John Jacob Niles

Historical marker #2549 commemorates the life of John Jacob Niles and his family at Boot Hill Farm on Boone Creek along the Fayette and Clark County line.

John Jacob Niles was born into a musical family in Louisville in 1892. There were many musicians in the Niles family and young Niles grew about around folksinging and playing. His mother Lula (Sarah) Niles taught him how to play piano and basic music theory. A seeming prodigy, John Jacob was performing publically before he was 8 and wrote his future hit "Go 'Way from My Window" at the tender age of 15. He graduated from high school at Du Pont Manual and worked as a mechanic before World War I broke out. Niles enlisted in the Army Signal Corp and eventually served as a pilot in France. He was injured in a plane crash and discharged in 1918 afterwhich his musical career began to take off.

A riviting performer, Niles also earned fame as a collector, perserver and popularizer of regional folk music. He gathered songs and musical traditions particularly from the southern Appalachian region. Ultimately, Niles gathered or composed more than 1,000 songs including such well known works as "The Hangman," "The Maid Freed from the Gallows," "Black is the Color of My True Love's Hair," and "I Wonder as I Wander." Niles influenced later musicans such as Bob Dylan, Joan Baez and Peter, Paul and Mary who helped define modern American music. 

A sizable crowd gathered to unveil and dedicate the marker, including local officials, members of the Niles family and scholars who have studied John Jacob Niles' long career and longer legacy. The ceremony started by the marker, which is located by the road in front of the Boot Hill Farm house built by Niles and family. After brief remarks from the marker's sponsor, descendants of John Jacob offically unveiled the marker. The whole crowd then loaded up in their cars and drove up the hill the Saint Hubert's Episcopal Church where they got to walk through the beautiful front doors carved by Niles himself on their way to the reception.

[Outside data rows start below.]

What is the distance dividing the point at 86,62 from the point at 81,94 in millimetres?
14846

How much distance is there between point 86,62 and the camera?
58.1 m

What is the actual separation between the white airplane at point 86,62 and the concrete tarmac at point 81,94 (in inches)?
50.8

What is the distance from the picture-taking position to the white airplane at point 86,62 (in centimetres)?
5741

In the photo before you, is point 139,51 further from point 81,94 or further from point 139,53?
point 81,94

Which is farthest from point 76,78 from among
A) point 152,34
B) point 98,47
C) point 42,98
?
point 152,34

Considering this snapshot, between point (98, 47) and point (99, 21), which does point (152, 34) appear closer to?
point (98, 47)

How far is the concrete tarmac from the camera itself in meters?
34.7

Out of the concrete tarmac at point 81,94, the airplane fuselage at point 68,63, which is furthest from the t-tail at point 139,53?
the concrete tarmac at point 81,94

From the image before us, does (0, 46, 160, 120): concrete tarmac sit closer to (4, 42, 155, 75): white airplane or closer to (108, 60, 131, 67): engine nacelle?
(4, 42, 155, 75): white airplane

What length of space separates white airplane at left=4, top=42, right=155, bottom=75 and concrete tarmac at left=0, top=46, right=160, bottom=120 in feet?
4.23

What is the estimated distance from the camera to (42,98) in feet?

The reception featured snacks and drinks, which the audience enjoyed as they listed to remarks from speakers including Deborah Garrison, President of the Southwest Clark County Neighborhood Association, Dr. Andrew Patrick, Community Engagement Coordinator for the Kentucky Historical Society, and Henry Branham, Clark County Judge Executive. They also heard from John Edward Niles, son of John Jacob, and John Niles, the grandson of John Jacob. The marker's sponsor, Dr. Ron Pen, Director Emeritus of the John Jacob Niles Center for American Music and author of I Wonder as I Wander: The Life of John Jacob Niles, delivered a moving dedication address. Dr. Pen and guests also performed music by Niles and many in the audience visited the graves of John Jacob and Rena out in behind Saint Hubert's. 

The marker reads:

JOHN JACOB NILES
Composer, author, and ballad
singer John Jacob Niles (1892-
1980) built Boot Hill Farm here
in 1939. Niles composed the songs
“I Wonder as I Wander,” “Black
Is the Color of My True Love’s
Hair,” and “Go ‘Way from My
Window.” A WWI aviator, he
published the wartime
collections Songs My Mother Never
Taught Me and Singing Soldiers.

JOHN JACOB NILES
Niles was the first folk musician
featured at Carnegie Hall and
performed at the inaugural
Newport Folk Festival. His
publications and performances
with a dulcimer exerted a strong
influence on the American folk
revival. Niles, his wife Rena,
and their sons Thomas and John
Edward, lived at Boot Hill Farm.
Southwest Clark Neighborhood Assn.

The marker was dedicated on April 28, 2018, the 126th anniversary of John Jacob Niles' birth.